### Text passage
Install Apache Kafka and Zookeeper on Ubuntu 24.04 LTS

In this article, we delve into the installation process of Apache Kafka on Ubuntu 24.04 LTS, empowering you to harness its robust streaming capabilities for efficient data handling and processing.

Prerequisites

  • Create Ubuntu Instance 24.04 LTS
  • SSH Access with Sudo privileges
  • Firewall Port 9092
  • JDK 1.8 or higher version

What is Apache Kafka?

Install Apache Kafka and Zookeeper on Ubuntu 24.04 LTS 1

Apache Kafka is a distributed streaming platform used for building real-time data pipelines and streaming applications. It’s like a highly efficient and scalable messaging system that can handle large volumes of data in real-time.

Imagine you have a shopping website where users are placing orders. Apache Kafka can be used to capture these order events in real-time and process them, such as updating inventory, sending confirmation emails, and analyzing customer behavior.

In simpler terms, Kafka acts as a central hub where data streams from different sources (like websites, sensors, databases) are collected and processed instantly. It ensures that data is delivered reliably and quickly to the right applications for analysis or action, making it a crucial tool for handling streaming data in modern applications.

Kafka seamlessly integrates three fundamental event streaming capabilities:

  1. Publish and Subscribe: Producers send event streams to specific topics, while consumers subscribe to these topics to access the events. This architecture enables real-time data flow, decoupling data producers and consumers.
  2. Storage: Kafka ensures reliable long-term storage by distributing event streams across a cluster of brokers. Events are persisted to disk and replicated for fault tolerance, guaranteeing durability and reliability even during failures.

### Dataset
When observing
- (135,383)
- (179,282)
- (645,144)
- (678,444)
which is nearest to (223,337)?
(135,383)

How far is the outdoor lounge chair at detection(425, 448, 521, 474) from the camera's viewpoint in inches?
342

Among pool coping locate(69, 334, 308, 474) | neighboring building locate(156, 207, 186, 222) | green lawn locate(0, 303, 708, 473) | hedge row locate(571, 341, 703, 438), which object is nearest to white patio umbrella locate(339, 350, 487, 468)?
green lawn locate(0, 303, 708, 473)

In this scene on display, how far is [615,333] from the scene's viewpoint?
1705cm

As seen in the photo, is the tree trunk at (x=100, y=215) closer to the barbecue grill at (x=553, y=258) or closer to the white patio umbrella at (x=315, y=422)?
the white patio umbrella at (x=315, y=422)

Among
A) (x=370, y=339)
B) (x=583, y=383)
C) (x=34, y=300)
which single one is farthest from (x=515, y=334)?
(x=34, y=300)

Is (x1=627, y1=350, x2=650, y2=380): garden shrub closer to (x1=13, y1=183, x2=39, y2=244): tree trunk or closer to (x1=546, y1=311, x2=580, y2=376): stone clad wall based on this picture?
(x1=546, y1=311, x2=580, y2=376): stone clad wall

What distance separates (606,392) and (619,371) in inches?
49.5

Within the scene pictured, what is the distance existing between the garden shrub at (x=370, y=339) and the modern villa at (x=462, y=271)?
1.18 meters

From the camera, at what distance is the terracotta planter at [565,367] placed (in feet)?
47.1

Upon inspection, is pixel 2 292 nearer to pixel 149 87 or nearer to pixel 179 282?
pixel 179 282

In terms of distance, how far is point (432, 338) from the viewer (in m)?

### Set of tasks
1 > According to the Kafka installation article, which firewall port must be open before installing?
2 > Decide whether each statement agrees with the Kafka installation article. For each, answer yes or no and quote the deciding words.
(a) The setup calls for JDK version 1.8 or newer.
(b) Under the storage capability, events are held only in memory.
(c) Under publish and subscribe, consumers send event streams to topics.
3 > List every prerequisite given in the Kafka installation article.

### Solutions to the tasks
1 > Port 9092.

2 >
(a) Yes: "JDK 1.8 or higher version"
(b) No: "Events are persisted to disk and replicated for fault tolerance"
(c) No: "Producers send event streams to specific topics, while consumers subscribe to these topics to access the events"

3 >
- Create Ubuntu Instance 24.04 LTS
- SSH Access with Sudo privileges
- Firewall Port 9092
- JDK 1.8 or higher version